→ Source extract:
Using censorship


  • Protecting public morality
  • Censoring
  • Practicing bowdlerization

Description

Restricting the public expression of ideas, opinions, conceptions and impulses or the dissemination of facts which have or are believed to have the capacity to undermine the governing authority or the social and moral order upon which the social group is founded. The full process of censorship involves proclaiming common ends or values for the community, drawing up programmes of adherence, action and ideology to achieve them, establishing devices and agencies to enforce them, and enumerating crimes, sins, errors, obscenities, heresies and treasons by which the community is endangered; thus they must be controlled.

Context

Censorship has been present in various forms in many cultures throughout history. It is a part of the history of learning, education, political institutions, religious beliefs and the arts. It is linked with the basic tension between certainty and insecurity, cohesiveness and fragmentation. Basic types include political censorship, religious censorship, moral censorship (related to definitions of obscenity), intellectual censorship (related to academic freedom) and military censorship.

Implementation

Censorship takes place through public legal acts of authorities to sanction, negate, prohibit or restrict publication or expression. This can be done as prior restriction through licensing or prepublication approval or as post facto restriction through punishment or seizure of material already made public. Indirect means of censorship are also employed including cultural approaches such as publication of banned lists, formation of pressure groups and lobbies, smear campaigns etc. Most subtle and indirect are economic means of censorship including prohibitively high pricing, monopolistic publishing, copyright laws etc.

→ Data excerpt:
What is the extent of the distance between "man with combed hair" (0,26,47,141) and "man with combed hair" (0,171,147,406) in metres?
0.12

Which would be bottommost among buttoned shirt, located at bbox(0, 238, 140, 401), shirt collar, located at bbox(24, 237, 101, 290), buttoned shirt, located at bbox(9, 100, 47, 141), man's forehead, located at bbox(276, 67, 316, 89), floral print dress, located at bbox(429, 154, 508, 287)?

→ Exercise requirements:
1. What does the text on censorship say prior restriction can be done through?
2. Proceed with the text on censorship, picking up after its last sentence.

→ Task answers:
1. Licensing or prepublication approval.

2.
Claim

  1. Unbridled license of expression is a menace to the common good of society.

  2. Those who are qualified to identify evil should be empowered to prevent its dissemination.

  3. Ideas which are false and/or dangerous by the standards of the authority in power must be suppressed.

  4. Ideas that lead to anti-social action may be censored.

  5. Some things are morally repugnant and should be prohibited.

Counter claim

  1. Freedom of speech is an absolute right.

  2. Obstacles to freedom and distortions of democracy are dangerous symptoms in every society.

  3. Any form of censorship leads to tyrannical, unnecessary and fruitless control of expression.

  4. It is impossible to formulate effective rules.

  5. A man is free only so long as he is empowered to make his own choices.

  6. Virtue only exists as it is able to overcome temptation.